[Given data]
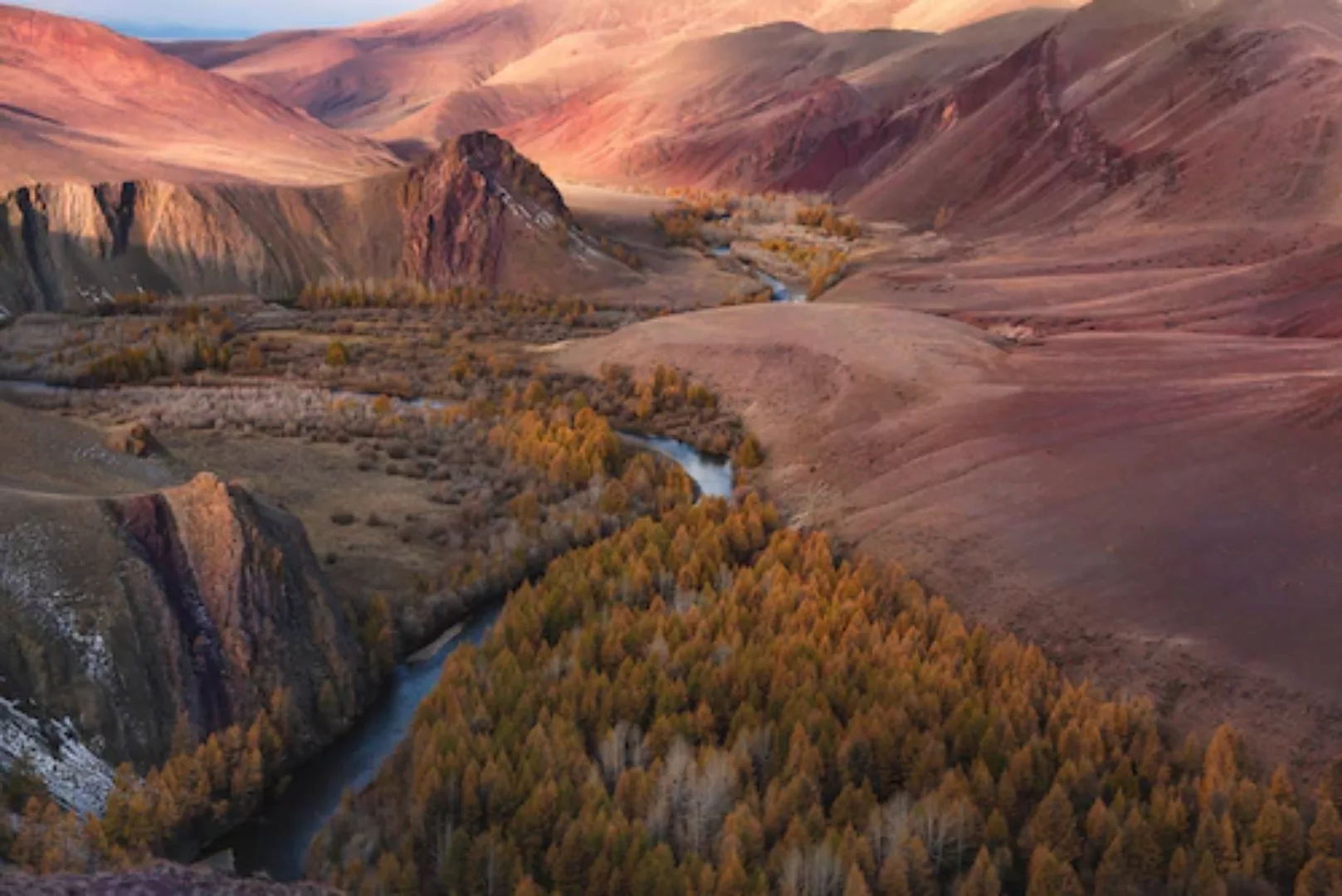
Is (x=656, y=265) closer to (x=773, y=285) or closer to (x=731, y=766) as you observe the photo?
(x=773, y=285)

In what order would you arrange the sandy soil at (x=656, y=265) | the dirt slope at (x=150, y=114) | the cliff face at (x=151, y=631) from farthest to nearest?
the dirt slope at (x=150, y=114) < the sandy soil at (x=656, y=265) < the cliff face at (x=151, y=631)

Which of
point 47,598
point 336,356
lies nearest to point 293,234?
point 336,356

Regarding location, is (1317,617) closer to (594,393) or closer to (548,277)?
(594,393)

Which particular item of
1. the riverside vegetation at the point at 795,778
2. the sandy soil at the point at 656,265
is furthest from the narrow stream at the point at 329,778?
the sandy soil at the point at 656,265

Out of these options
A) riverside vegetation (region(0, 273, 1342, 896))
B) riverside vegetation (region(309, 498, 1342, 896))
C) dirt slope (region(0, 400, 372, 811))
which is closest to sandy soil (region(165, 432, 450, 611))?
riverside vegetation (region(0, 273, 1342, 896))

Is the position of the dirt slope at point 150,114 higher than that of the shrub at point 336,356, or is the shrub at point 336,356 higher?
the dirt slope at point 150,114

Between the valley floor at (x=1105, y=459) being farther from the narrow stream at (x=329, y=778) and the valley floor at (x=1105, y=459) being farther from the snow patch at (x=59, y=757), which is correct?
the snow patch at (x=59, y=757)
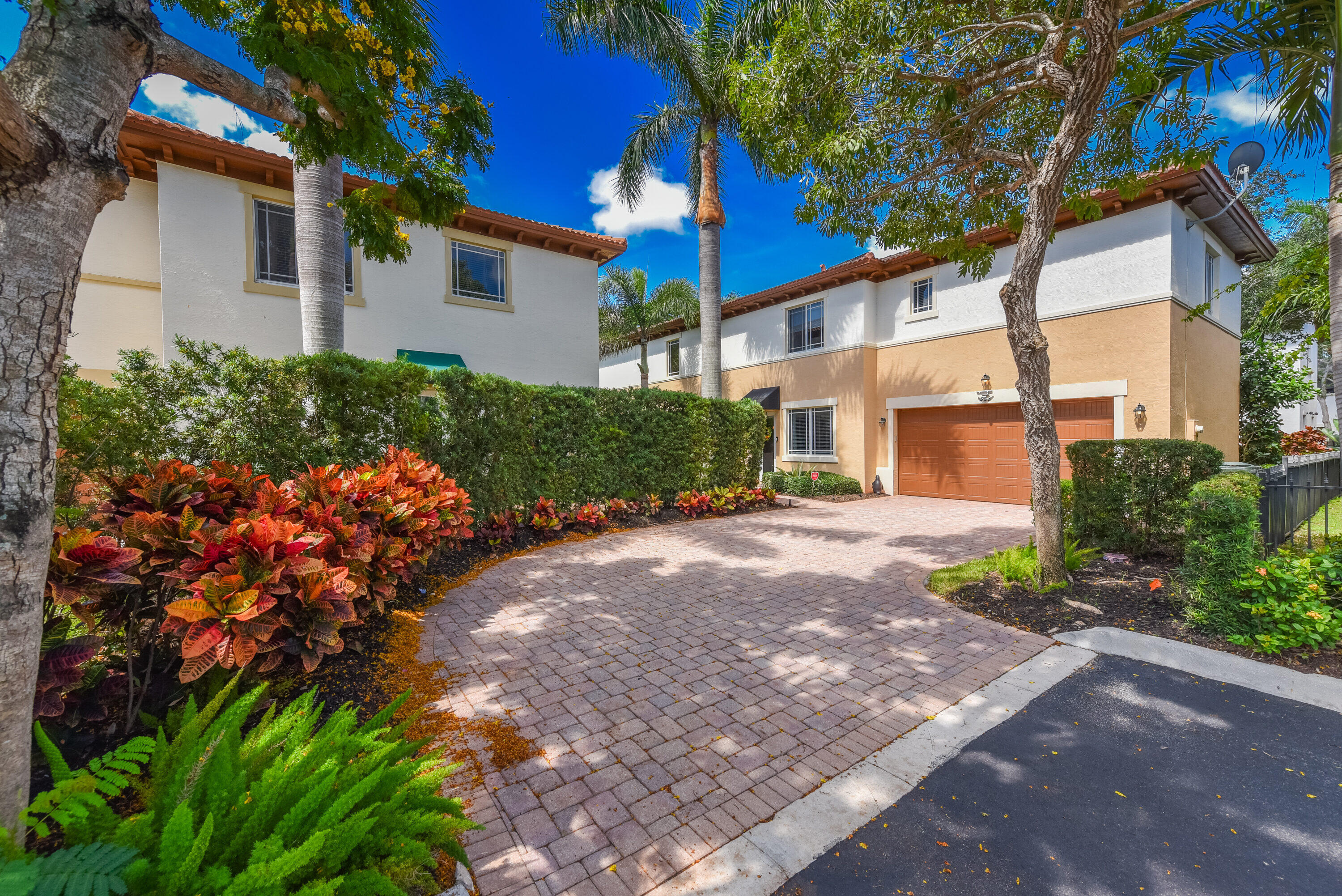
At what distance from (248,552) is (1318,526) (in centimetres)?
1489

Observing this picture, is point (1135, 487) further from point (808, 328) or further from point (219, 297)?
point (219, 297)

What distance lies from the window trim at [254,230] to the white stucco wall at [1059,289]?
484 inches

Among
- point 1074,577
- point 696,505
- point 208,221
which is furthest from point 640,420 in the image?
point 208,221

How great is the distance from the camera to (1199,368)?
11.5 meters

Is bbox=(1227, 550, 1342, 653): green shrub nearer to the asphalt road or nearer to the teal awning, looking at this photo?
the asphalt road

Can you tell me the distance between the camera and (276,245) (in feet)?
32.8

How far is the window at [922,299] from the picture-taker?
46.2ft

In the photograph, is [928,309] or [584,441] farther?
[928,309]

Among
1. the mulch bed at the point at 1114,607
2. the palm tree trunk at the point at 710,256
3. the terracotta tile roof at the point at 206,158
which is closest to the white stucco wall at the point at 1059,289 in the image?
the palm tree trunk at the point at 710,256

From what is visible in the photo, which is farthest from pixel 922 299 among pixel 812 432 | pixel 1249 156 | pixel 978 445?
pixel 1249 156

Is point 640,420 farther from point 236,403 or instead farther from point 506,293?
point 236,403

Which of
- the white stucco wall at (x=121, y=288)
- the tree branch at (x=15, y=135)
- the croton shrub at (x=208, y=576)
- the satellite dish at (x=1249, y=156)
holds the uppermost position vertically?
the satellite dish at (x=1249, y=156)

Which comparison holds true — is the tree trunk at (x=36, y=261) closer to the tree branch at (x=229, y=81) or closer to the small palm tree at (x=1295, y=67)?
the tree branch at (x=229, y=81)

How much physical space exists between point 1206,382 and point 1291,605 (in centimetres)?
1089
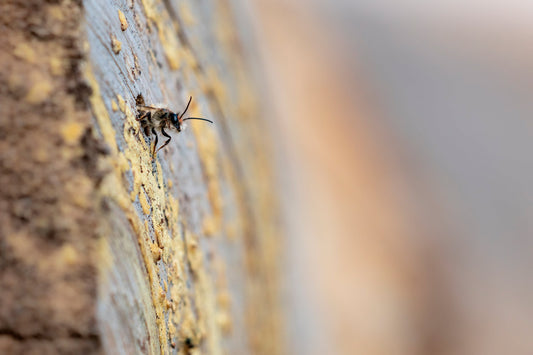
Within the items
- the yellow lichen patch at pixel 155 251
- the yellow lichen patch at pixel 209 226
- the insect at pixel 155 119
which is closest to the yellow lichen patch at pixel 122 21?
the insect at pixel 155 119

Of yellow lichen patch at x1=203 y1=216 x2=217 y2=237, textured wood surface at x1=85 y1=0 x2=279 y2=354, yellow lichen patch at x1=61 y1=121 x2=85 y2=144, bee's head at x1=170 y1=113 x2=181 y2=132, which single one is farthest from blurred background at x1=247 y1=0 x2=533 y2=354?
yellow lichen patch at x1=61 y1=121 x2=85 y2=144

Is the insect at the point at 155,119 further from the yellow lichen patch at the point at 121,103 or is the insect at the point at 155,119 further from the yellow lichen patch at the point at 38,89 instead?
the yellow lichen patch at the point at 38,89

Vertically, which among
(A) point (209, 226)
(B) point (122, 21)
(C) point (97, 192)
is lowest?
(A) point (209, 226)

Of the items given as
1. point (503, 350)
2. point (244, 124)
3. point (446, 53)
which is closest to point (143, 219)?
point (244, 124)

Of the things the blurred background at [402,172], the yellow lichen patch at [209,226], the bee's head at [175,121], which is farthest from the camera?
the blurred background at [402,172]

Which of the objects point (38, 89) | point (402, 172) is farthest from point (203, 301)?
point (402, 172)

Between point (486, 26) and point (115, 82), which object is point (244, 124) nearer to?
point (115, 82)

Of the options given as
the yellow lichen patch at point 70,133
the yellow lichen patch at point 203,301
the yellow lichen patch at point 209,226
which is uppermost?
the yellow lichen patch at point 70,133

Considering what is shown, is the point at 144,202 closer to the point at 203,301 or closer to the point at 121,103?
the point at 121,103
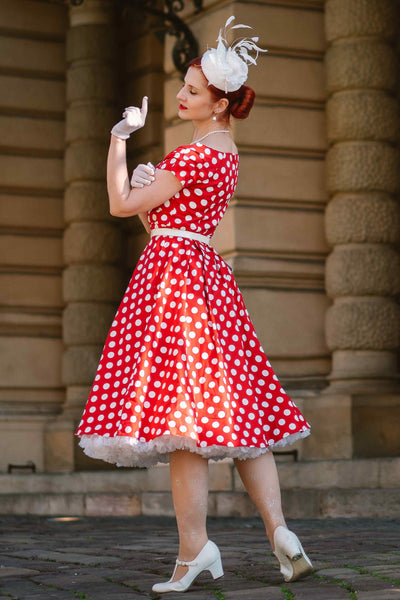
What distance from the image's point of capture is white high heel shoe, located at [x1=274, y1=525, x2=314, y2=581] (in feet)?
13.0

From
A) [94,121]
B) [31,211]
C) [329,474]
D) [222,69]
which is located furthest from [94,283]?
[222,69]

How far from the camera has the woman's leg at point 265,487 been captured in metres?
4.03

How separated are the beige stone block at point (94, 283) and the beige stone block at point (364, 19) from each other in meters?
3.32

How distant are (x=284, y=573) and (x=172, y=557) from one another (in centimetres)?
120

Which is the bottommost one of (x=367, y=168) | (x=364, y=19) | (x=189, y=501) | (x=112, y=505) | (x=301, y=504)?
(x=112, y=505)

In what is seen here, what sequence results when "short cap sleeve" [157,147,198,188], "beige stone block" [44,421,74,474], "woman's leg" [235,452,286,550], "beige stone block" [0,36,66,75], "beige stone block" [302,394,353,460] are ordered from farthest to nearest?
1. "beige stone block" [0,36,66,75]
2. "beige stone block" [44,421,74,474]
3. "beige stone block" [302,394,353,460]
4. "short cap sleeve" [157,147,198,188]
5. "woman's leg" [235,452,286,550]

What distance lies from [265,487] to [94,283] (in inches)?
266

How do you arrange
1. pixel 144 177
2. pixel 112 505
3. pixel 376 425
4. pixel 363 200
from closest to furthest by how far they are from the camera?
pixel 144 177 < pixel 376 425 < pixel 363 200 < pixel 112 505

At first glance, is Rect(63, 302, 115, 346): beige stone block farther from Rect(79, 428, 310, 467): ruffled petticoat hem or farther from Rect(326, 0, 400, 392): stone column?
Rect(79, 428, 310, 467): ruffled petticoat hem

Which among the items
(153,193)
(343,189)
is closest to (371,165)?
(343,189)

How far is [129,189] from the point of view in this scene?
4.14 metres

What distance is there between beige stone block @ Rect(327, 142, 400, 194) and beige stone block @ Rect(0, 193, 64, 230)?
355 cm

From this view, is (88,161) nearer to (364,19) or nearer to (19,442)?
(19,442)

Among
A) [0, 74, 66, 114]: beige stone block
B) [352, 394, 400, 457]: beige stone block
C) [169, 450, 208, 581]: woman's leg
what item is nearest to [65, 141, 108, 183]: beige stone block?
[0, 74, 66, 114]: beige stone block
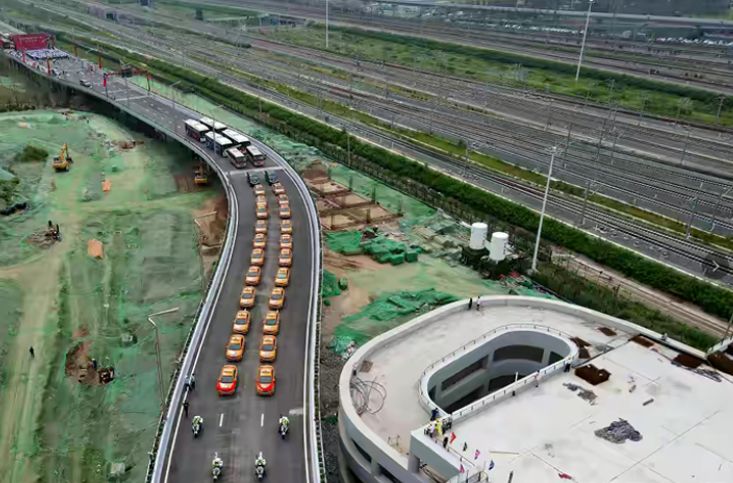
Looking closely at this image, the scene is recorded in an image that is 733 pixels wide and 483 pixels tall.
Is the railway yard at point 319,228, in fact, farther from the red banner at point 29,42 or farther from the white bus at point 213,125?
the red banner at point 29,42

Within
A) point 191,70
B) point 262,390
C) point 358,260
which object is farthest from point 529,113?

[Task prompt] Using the material above, return every line exactly as it appears, minus the pictures.

[Full answer]
Is (x=656, y=265) closer to (x=773, y=285) or closer to (x=731, y=766) as you observe the photo?
(x=773, y=285)

In what order would you arrange the sandy soil at (x=656, y=265) | the dirt slope at (x=150, y=114) | the cliff face at (x=151, y=631) from farthest to nearest?
the dirt slope at (x=150, y=114) < the sandy soil at (x=656, y=265) < the cliff face at (x=151, y=631)

Which of
point 47,598
point 336,356
lies nearest to point 293,234?
point 336,356

Regarding location, is (1317,617) closer to (594,393) or closer to (548,277)?
(594,393)

Which particular item of
1. the riverside vegetation at the point at 795,778
2. the sandy soil at the point at 656,265
is furthest from the narrow stream at the point at 329,778?
the sandy soil at the point at 656,265

Out of these options
A) riverside vegetation (region(0, 273, 1342, 896))
B) riverside vegetation (region(309, 498, 1342, 896))
C) dirt slope (region(0, 400, 372, 811))
which is closest to sandy soil (region(165, 432, 450, 611))?
riverside vegetation (region(0, 273, 1342, 896))

Is the position of the dirt slope at point 150,114 higher than that of the shrub at point 336,356, or is the shrub at point 336,356 higher?
the dirt slope at point 150,114

Between the valley floor at (x=1105, y=459) being farther from the narrow stream at (x=329, y=778) and the valley floor at (x=1105, y=459) being farther from the snow patch at (x=59, y=757), which is correct?
the snow patch at (x=59, y=757)
At what distance from (248,552) is (1318,526) (in centimetres)?
1489

Observing this picture, is point (1135, 487) further from point (808, 328) or further from point (219, 297)?
point (219, 297)

What distance lies from the window trim at [254,230] to the white stucco wall at [1059,289]?
484 inches

Among
- point 1074,577
- point 696,505
- point 208,221
which is furthest from point 640,420 in the image?
point 208,221

How great is the distance from the camera to (1199,368)?
11.5 meters

Is bbox=(1227, 550, 1342, 653): green shrub nearer to the asphalt road or nearer to the teal awning, looking at this photo?
the asphalt road

Can you tell me the distance between the camera and (276,245) (in feet)?
32.8

How far is the window at [922,299] from the picture-taker?
46.2ft

In the photograph, is [928,309] or [584,441] farther?
[928,309]

Among
1. the mulch bed at the point at 1114,607
2. the palm tree trunk at the point at 710,256
3. the terracotta tile roof at the point at 206,158
which is closest to the white stucco wall at the point at 1059,289 in the image?
the palm tree trunk at the point at 710,256

From what is visible in the photo, which is farthest from pixel 922 299 among pixel 812 432 | pixel 1249 156 | pixel 978 445?
pixel 1249 156

Is point 640,420 farther from point 236,403 or instead farther from point 506,293?
point 236,403

Which of
- the white stucco wall at (x=121, y=288)
- the tree branch at (x=15, y=135)
- the croton shrub at (x=208, y=576)
- the satellite dish at (x=1249, y=156)
holds the uppermost position vertically?
the satellite dish at (x=1249, y=156)

Which comparison holds true — is the tree trunk at (x=36, y=261) closer to the tree branch at (x=229, y=81) or closer to the small palm tree at (x=1295, y=67)?
the tree branch at (x=229, y=81)

How much physical space exists between point 1206,382 and point 1291,605 (in centimetres)?
1089
Within the items
- the yellow lichen patch at pixel 155 251
- the yellow lichen patch at pixel 209 226
- the insect at pixel 155 119
which is closest to the yellow lichen patch at pixel 122 21?
the insect at pixel 155 119

Of yellow lichen patch at x1=203 y1=216 x2=217 y2=237, textured wood surface at x1=85 y1=0 x2=279 y2=354, yellow lichen patch at x1=61 y1=121 x2=85 y2=144, bee's head at x1=170 y1=113 x2=181 y2=132, which single one is farthest from blurred background at x1=247 y1=0 x2=533 y2=354?
yellow lichen patch at x1=61 y1=121 x2=85 y2=144

Is the insect at the point at 155,119 further from the yellow lichen patch at the point at 121,103 or is the insect at the point at 155,119 further from the yellow lichen patch at the point at 38,89 instead?
the yellow lichen patch at the point at 38,89

Vertically, which among
(A) point (209, 226)
(B) point (122, 21)
(C) point (97, 192)
is lowest?
(A) point (209, 226)

Of the items given as
1. point (503, 350)
2. point (244, 124)
3. point (446, 53)
which is closest to point (143, 219)?
point (244, 124)

Of the things the blurred background at [402,172], the yellow lichen patch at [209,226], the bee's head at [175,121], which is farthest from the camera?
the blurred background at [402,172]

Which of the objects point (38, 89) | point (402, 172) is farthest from point (203, 301)?
point (402, 172)

Between point (486, 26) and point (115, 82), which object is point (244, 124) nearer to?
point (115, 82)

Of the options given as
the yellow lichen patch at point 70,133
the yellow lichen patch at point 203,301
the yellow lichen patch at point 209,226
which is uppermost?
the yellow lichen patch at point 70,133

Considering what is shown, is the point at 144,202 closer to the point at 203,301 or closer to the point at 121,103?
the point at 121,103
What distance from the image's point of capture is white high heel shoe, located at [x1=274, y1=525, x2=314, y2=581] (in feet)?
13.0

From
A) [94,121]
B) [31,211]
C) [329,474]
D) [222,69]
which is located furthest from [94,283]?
[222,69]

How far from the camera has the woman's leg at point 265,487 been captured in metres?
4.03

How separated are the beige stone block at point (94, 283) and the beige stone block at point (364, 19) from each other in meters?
3.32

How distant are (x=284, y=573) and (x=172, y=557) from one another (in centimetres)?
120

Which is the bottommost one of (x=367, y=168) | (x=364, y=19) | (x=189, y=501) | (x=112, y=505) | (x=301, y=504)?
(x=112, y=505)

In what is seen here, what sequence results when "short cap sleeve" [157,147,198,188], "beige stone block" [44,421,74,474], "woman's leg" [235,452,286,550], "beige stone block" [0,36,66,75], "beige stone block" [302,394,353,460] are ordered from farthest to nearest?
1. "beige stone block" [0,36,66,75]
2. "beige stone block" [44,421,74,474]
3. "beige stone block" [302,394,353,460]
4. "short cap sleeve" [157,147,198,188]
5. "woman's leg" [235,452,286,550]

What distance lies from [265,487] to [94,283] (in inches)?
266

How do you arrange
1. pixel 144 177
2. pixel 112 505
3. pixel 376 425
4. pixel 363 200
from closest to furthest by how far they are from the camera?
pixel 144 177 < pixel 376 425 < pixel 363 200 < pixel 112 505

At first glance, is Rect(63, 302, 115, 346): beige stone block farther from Rect(79, 428, 310, 467): ruffled petticoat hem or farther from Rect(326, 0, 400, 392): stone column?
Rect(79, 428, 310, 467): ruffled petticoat hem

Which among the items
(153,193)
(343,189)
is closest to (371,165)?
(343,189)

How far is [129,189] from the point of view in this scene?
4.14 metres

What distance is there between beige stone block @ Rect(327, 142, 400, 194) and beige stone block @ Rect(0, 193, 64, 230)?
355 cm

From this view, is (88,161) nearer to (364,19) or nearer to (19,442)?
(19,442)

Among
A) [0, 74, 66, 114]: beige stone block
B) [352, 394, 400, 457]: beige stone block
C) [169, 450, 208, 581]: woman's leg
what item is nearest to [65, 141, 108, 183]: beige stone block?
[0, 74, 66, 114]: beige stone block
Looking closely at this image, the scene is recorded in an image that is 733 pixels wide and 483 pixels tall.
Is the railway yard at point 319,228, in fact, farther from the red banner at point 29,42 or farther from the white bus at point 213,125?
the red banner at point 29,42

Within
A) point 191,70
B) point 262,390
C) point 358,260
which object is farthest from point 529,113?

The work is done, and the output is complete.